Mexican and American flags are attached to a vehicle at a tricolor dealership in Houston, Texas, September 11, 2025.
Mark Felix | Bloomberg | Getty Images
The CEO of subprime car company Tricolor directed an aide to send him a $6.25 million bonus in August for uncovering a fraud scheme that propped up the company, U.S. prosecutors have alleged.
According to a federal indictment unsealed Wednesday, Tricolor founder and CEO Daniel Chu directed Chief Financial Officer Jerome Koller to send the final two payments of an annual $15 million bonus on Aug. 19 and 20.
Chu is accused of engaging in a “systematic fraud” over a period of about seven years, ending in 2025, and later that month used some of the funds to purchase “multi-million dollar real estate” in Beverly Hills, California, according to the filing.
Within days of Chu’s bonus being paid, Tricolor placed more than 1,000 employees on unpaid leave. The company filed for bankruptcy protection by September 10th.
A lawyer representing Mr.
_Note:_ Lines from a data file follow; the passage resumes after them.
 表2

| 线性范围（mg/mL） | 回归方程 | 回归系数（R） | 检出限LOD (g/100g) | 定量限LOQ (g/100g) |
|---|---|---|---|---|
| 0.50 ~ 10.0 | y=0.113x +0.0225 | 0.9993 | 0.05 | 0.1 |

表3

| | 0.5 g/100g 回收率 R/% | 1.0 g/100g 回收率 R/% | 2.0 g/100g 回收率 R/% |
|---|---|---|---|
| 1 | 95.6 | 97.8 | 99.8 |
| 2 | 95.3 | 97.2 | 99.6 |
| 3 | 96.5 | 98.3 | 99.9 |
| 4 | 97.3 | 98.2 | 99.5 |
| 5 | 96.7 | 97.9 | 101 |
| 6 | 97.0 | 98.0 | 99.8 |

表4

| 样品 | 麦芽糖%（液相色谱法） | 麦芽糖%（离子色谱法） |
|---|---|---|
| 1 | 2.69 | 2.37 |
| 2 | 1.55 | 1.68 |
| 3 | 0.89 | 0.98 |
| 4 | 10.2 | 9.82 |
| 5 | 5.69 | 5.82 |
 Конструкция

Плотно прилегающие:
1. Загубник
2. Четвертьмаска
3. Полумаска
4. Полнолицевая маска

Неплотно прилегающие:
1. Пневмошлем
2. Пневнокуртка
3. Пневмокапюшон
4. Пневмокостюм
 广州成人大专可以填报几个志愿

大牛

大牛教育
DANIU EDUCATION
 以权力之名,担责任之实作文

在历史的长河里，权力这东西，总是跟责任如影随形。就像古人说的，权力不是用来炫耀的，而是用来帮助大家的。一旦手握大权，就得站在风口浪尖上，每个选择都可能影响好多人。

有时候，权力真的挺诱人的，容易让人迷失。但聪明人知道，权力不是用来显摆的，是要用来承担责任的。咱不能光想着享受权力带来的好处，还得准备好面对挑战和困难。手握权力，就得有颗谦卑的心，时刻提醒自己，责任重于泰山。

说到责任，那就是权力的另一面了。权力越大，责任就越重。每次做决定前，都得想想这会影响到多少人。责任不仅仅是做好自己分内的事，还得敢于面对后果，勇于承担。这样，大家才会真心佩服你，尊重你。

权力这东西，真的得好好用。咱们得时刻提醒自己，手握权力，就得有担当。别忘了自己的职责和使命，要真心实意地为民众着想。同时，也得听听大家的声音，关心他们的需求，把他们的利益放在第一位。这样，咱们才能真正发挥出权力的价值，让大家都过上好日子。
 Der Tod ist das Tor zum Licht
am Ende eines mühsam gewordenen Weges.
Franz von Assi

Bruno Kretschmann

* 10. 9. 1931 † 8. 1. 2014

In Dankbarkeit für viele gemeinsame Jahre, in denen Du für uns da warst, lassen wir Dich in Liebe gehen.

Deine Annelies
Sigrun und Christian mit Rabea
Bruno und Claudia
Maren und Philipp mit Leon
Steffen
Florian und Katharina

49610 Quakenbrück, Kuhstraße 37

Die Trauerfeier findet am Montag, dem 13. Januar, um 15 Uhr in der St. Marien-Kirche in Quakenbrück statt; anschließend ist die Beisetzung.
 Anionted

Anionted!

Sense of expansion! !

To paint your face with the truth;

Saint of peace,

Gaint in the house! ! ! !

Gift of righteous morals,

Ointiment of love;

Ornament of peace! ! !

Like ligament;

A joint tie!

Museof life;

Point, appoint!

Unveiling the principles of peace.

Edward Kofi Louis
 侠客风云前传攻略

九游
Chu did not immediately respond to an email seeking comment on the allegations.
According to the indictment, prosecutors say Tricolor, at Chu’s direction, created approximately $800 million in “false collateral” by double pledging the same assets into multiple loans and by having employees manually falsify records to make delinquent loans appear to qualify as collateral.
Tricolor’s sudden collapse was one in a series of defaults that roiled the U.S. banking industry this fall, raising concerns about undervalued risks in the U.S. financial system.
At the time of the bonus payments, Chu knew that the company was, in his own words, “basically a historic company,” according to the filing.
Prosecutors alleged that the founder “secretly recorded” an August phone call involving Mr. Chu and the company’s chief financial officer and chief operating officer, in which they discussed how to keep the company’s lenders at bay.
The indictment does not name the banks Tricolor allegedly defrauded, but it does list charges related to the borrowers at JPMorgan Chase, Barclays and Fifth Third Bank.
The indictment says that after Tricolor lenders confronted Chu with questions about the collateral they had posted on the loans, Chu suggested a lie that some of the manipulated data was connected to the Trump administration’s loan deferment program.
Then he considered another tactic. It was to blame the banks for ignoring the red flags as a way to extract a settlement and keep the company afloat, prosecutors said.
At the time, Chu reportedly compared Tricolor to Enron, an energy company that went bankrupt in 2001 after accounting fraud was discovered.
“Enron obviously has a nice ring to it, right?” Chu said, according to the documents. “So Enron, Enron raises the blood pressure of the lenders when they see that.”